• EXCERPTED TEXT:

---------------

The result was that I got a decent severance, got the ability to say I got laid off for business reasons, and still have warm feelings for the firm for having done it right.
What's so sexist about acknowledging that she may have been fired because she got pregnant? Most women don't go around constantly pregnant so even an employer who is hostile to pregnant women might have female employees of child bearing age. The miscarriage established the likelihood that she would become pregnant in the future, thus triggering the discriminatory behavior.
Pointing out the possibility of sexually discriminatory motive isn't the same as condoning it. I don't condone discrimination against women that become pregnant. I didn't say I approved, simply spelling out the case for discriminatory motive. That being said, I understand why this sort of anti-pregnancy termination happens and I think you guys have an unrealistic view of how effective anti-discrimination laws are at preventing it.
There is plenty of discrimination against women who get pregnant (especially at high pressure jobs). Most of the time there is no legal recourse because the employer knows the legal landscape and performs the termination in such a way that it precludes a successful lawsuit. The difference with this case is that most women in that situation don't get comfy settlement offers in return for not badmouthing the company.

---------------

• DATA EXCERPT:
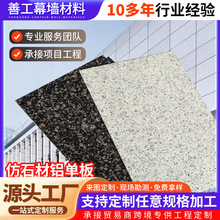 重庆厂家建筑仿石纹仿石材铝单板大楼墙体幕墙板立柱石纹造型铝板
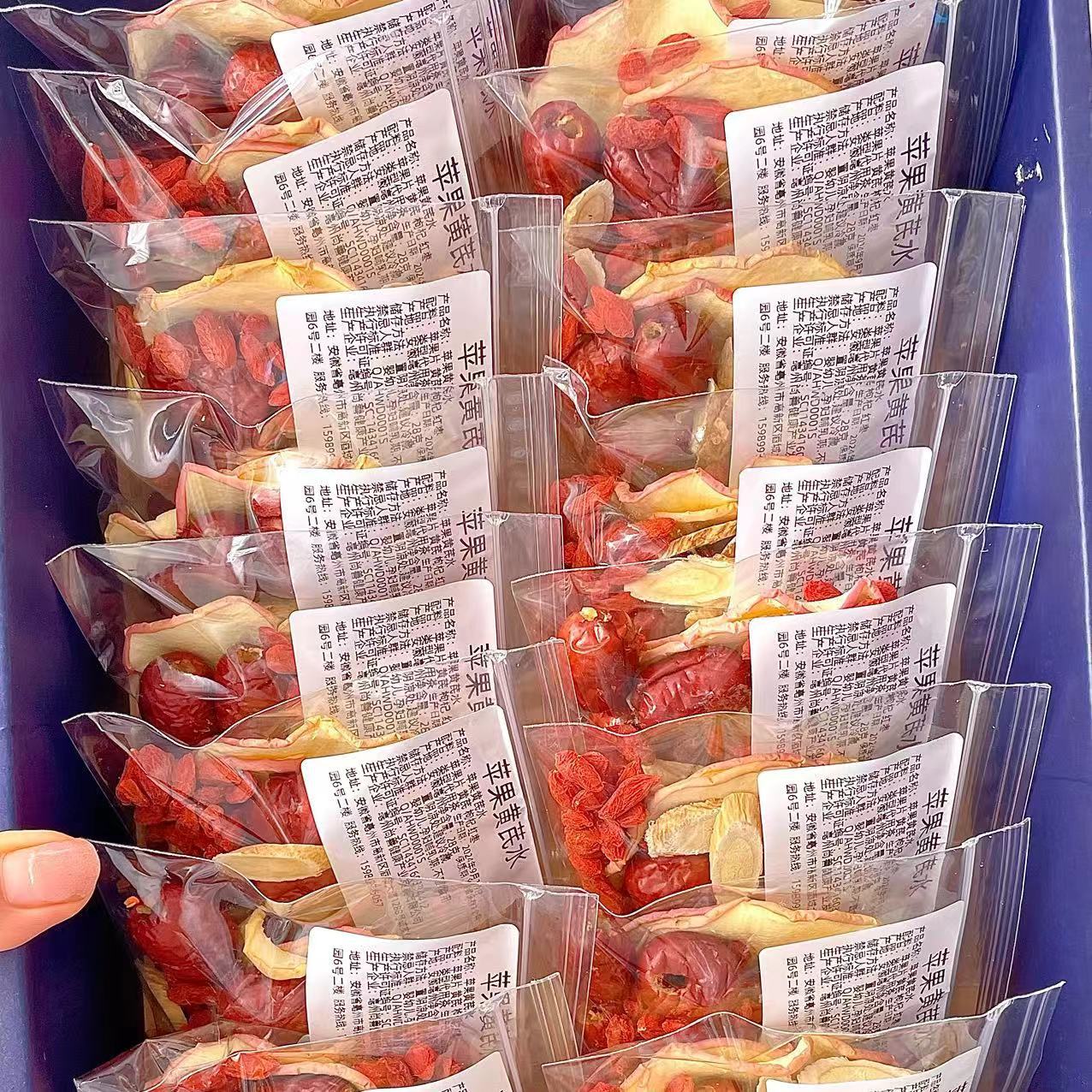 アップル・レンゲ水茶葉高級版、ナツメヤシ、クコ、オフィオポゴン・ジャポニカス、小紅書と同じ組み合わせのティーバッグを卸売りしています。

---------------

• WORK TASK:
Could you carry on the text about firing women for pregnancy from its last sentence? The lines have no connection to the text about firing women for pregnancy.

• ANSWER SECTION:
That was my main point.
Those competing pressures, as well as all the human, non-economic considerations, get plenty of airing in partnership discussions. But there's another pressure on candor that may tend more to get swept under the rug. It's the reluctance, at least subliminally, of reviewers, who are typically partners within the work group, to enlarge their own work-load by cutting loose productive co-workers.
There's of course a gauntlet of other factors conspiring to make misery for partner aspirants (e.g., feudal warring among work groups), but imperfect candor seems to be the most persistent, despite longstanding, serious efforts to root it out. It's also the one that understandably really seems to rankle.
Yeah, and whose fault is that?! It's not as though she made them sign anything promising not to disparage her.